Most of Richmond’s prominent families responded, stripping their beds of blankets, sheets, and pillows; packing up the contents of their pantries; gathering coats and shoes; and sending everything off to Confederate soldiers. Some even offered their horses to replenish the army’s dwindling supply; thousands of mounts, on both sides, were lost to convalescent camps, where they recovered from battle fatigue and the equine equivalent of “soldier’s heart,” an early term for post-traumatic stress disorder. General Lee, in an April 16 letter to Davis, confided his anxiety over “the present immobility of the army, owing to the condition of our horses and the scarcity of forage and provisions.” Civilians who didn’t willingly contribute risked a visit from rebel “impressment agents,” charged with confiscating food, fuel, slaves, horses, and anything else the army might need. Elizabeth witnessed the agents seize horses from bread carts and unsuspecting peddlers arriving at the market. Most of the livery stables on Franklin and other streets had been completely swept of their steeds.
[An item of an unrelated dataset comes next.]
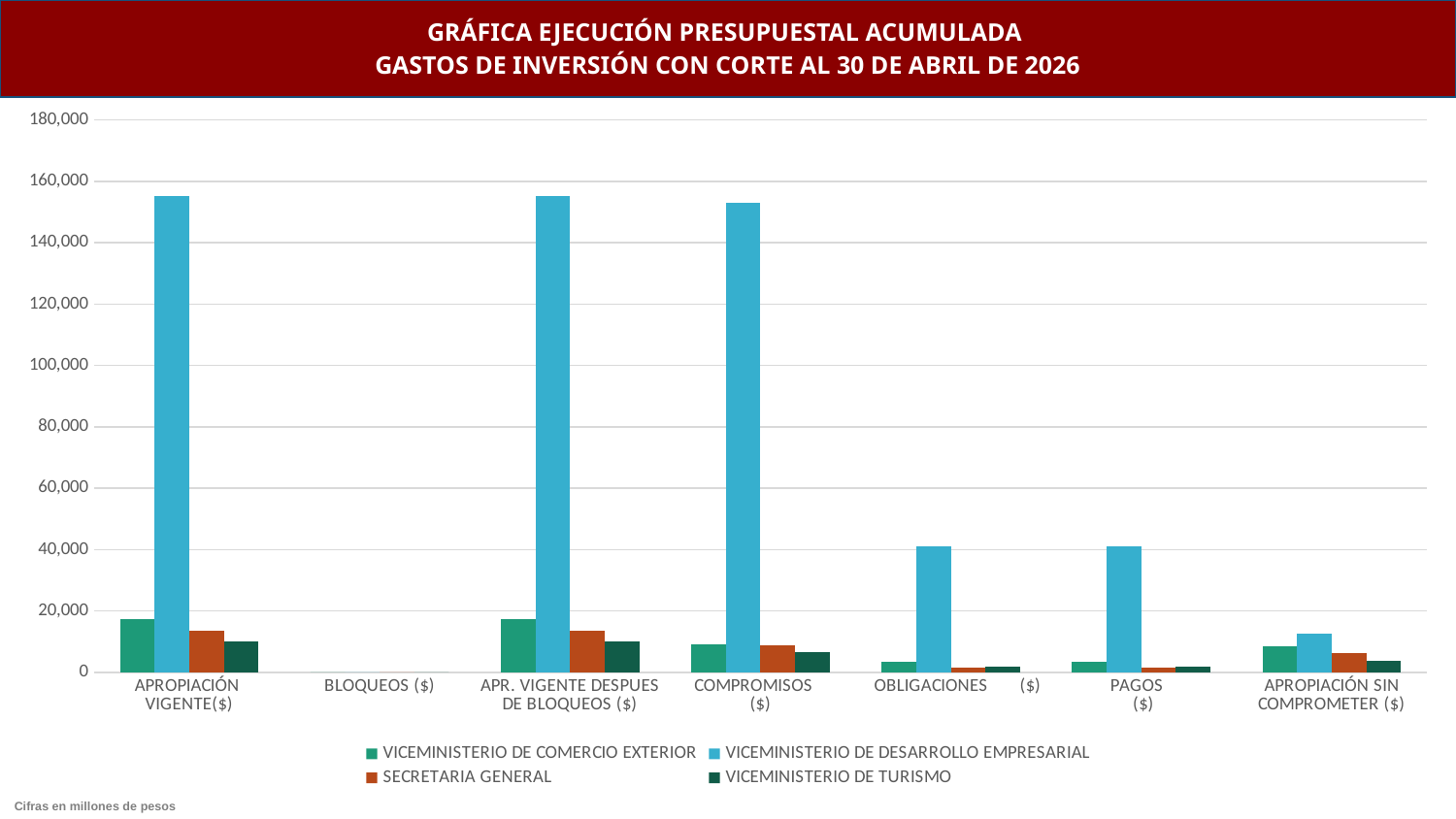
Is the value for VICEMINISTERIO DE DESARROLLO EMPRESARIAL in APROPIACIÓN VIGENTE($) greater or less than 140,000? greater How many categories are shown along the x axis? 7 Which series has the highest value in the APROPIACIÓN VIGENTE($) category? VICEMINISTERIO DE DESARROLLO EMPRESARIAL For VICEMINISTERIO DE COMERCIO EXTERIOR, which is larger: the value in APROPIACIÓN VIGENTE($) or the value in COMPROMISOS ($)? APROPIACIÓN VIGENTE($) Is the value for VICEMINISTERIO DE DESARROLLO EMPRESARIAL in OBLIGACIONES ($) greater or less than 60,000? less Is the value for VICEMINISTERIO DE DESARROLLO EMPRESARIAL in PAGOS ($) greater or less than 20,000? greater How many series does the legend list? 4 Which series has the lowest value in the APROPIACIÓN VIGENTE($) category? VICEMINISTERIO DE TURISMO Which category shows no visible bars for any series? BLOQUEOS ($) What kind of chart is shown on the slide? bar chart What unit are the figures in, according to the note at the bottom of the slide? millones de pesos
Some residents, in anticipation of the coming agents, mounted diminutive slaves on their horses and sent them, under whip and spur, in the opposite direction.
The agents already had come to Elizabeth’s door three times, shaking papers from the War Department in her face and claiming they had the right to her horses. They did not pay her on the spot as they had been instructed to do. Three of her brilliant white horses were gone, never to be seen again, and she stashed her last remaining horse in the smokehouse. There she considered him safe until agents again made the rounds in her neighborhood, creeping behind the mansions and peering inside stables. One night, when all was clear, she rolled up her Oriental rugs and led her horse inside her home. She wrapped his hooves with rags and spread straw across the floor of her study.
She implored the horse to stay quiet, scratching his withers and sending her nieces with baskets of fresh apples to keep him company. To her amazement he stayed in the study for days at a time, until the officers gave up, never neighing or stomping loud enough to be heard. It was, she marveled, as though he “thoroughly understood matters”—that in the South’s “dear young Government” there was no safety for anyone, not even an innocent beast.